I was thinking about the extension of Frullani that explains Jameson in the notes The Frullani integrals, (lectures notes from Lancaster University). I am saying FRU2 in page 3.
I tried write speculative examples of this extension in the infnite case. I am saying when one take series instead of finite sums. But I don't know if the LHS of the identity in my examples make sense. For example, if I take weights as $m_n=\frac{\mu(n)}{n}$ for each $a_n=n\geq 1$ an integer, where $\mu(n)$ is the Möbius function, then I can write a RHS that converges with $f(x)=e^{-x}$ , but my LHS is
$$\int_0^\infty\frac{\sum_{n=1}^\infty\frac{\mu(n)}{n}e^{-nx}}{x}dx.$$
Question 1. Can you convice to me that this integral doesn't make sense? Or is it convergent? I try do reasonings with the exponential integral, but I don't know what say.
I would like to see some example, if make sense of an example of FRU2 but in the case infinite.
Question. Does make sense the same theorem FRU2, that is the extension of Frullani explained in the lecture notes, in the case which the series are infinite? If you know that it is a theorem (for suitable hypothesis), please refers where we can find the literature, and if it's possible create and provide us a simple example. If isn't possible, that is such theorem isn't feasible explain us why. Many thanks and good nights.

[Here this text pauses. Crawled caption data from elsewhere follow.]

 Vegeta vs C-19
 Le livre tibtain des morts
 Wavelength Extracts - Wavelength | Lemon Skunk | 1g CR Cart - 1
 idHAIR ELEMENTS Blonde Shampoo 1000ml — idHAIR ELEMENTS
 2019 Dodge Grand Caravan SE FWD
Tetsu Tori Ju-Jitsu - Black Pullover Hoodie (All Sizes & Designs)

We may start noticing that $\sum_{n\geq 1}\frac{\mu(n)}{n}=0$ - this is essentially equivalent to the prime number theorem, and allows us to consider the better-behaved series $\sum_{n\geq 1}\frac{\mu(n)}{nx}\left(e^{-nx}-e^{-x}\right)$. For any $s>1$ we have $\sum_{n\geq 1}\frac{\mu(n)}{n^s}=\frac{1}{\zeta(s)}$ and the $\zeta$ function has a simple pole at $s=1$ with residue $1$.

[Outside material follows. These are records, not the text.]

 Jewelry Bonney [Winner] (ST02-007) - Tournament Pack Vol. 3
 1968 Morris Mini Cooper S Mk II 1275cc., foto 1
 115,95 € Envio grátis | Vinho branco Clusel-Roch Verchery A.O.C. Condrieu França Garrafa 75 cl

By Frullani's theorem $$ \int_{0}^{+\infty}\frac{e^{-nx}-e^{-x}}{x}\,dx = -\log(n) \tag{1}$$ hence by applying the dominated convergence theorem with extreme caution we have: $$ \sum_{n\geq 1}\int_{0}^{+\infty}\frac{\mu(n)}{n}\cdot\frac{e^{-nx}-e^{-x}}{x}\,dx =-\sum_{n\geq 1}\frac{\mu(n)\log(n)}{n}.\tag{2}$$ On the other hand, for any $s>1$ $$ \frac{d}{ds}\left(\frac{1}{\zeta(s)}\right) = -\sum_{n\geq 1}\frac{\mu(n)\log(n)}{n^s} = -\frac{\zeta'(s)}{\zeta(s)^2}=-\frac{1}{\zeta(s)}\cdot\frac{d}{ds}\left(\log\zeta(s)\right)\tag{3}$$ and: $$ \lim_{s\to 1^+}-\frac{\zeta'(s)}{\zeta(s)^2} =\lim_{s\to 1^+}-\frac{(s-1)^2 \zeta'(s)}{(s-1)^2\zeta^2(s)}=-\frac{-1}{1}=\color{red}{1}\tag{4}$$ by the Laurent expansion of $\zeta(s)$ and $\zeta'(s)$ in a right neighbourhood of $s=1$.
So $\color{red}{1}$ is the only reasonable value for the original integral. However, there are a lot of details to be dealt with care: for starters, that the original integral and the RHS of $(2)$ are convergent, but also that we are allowed to use $(3)$ to compute $(2)$ by considering $\lim_{s\to 1^+}-\frac{\zeta'(s)}{\zeta(s)^2}$.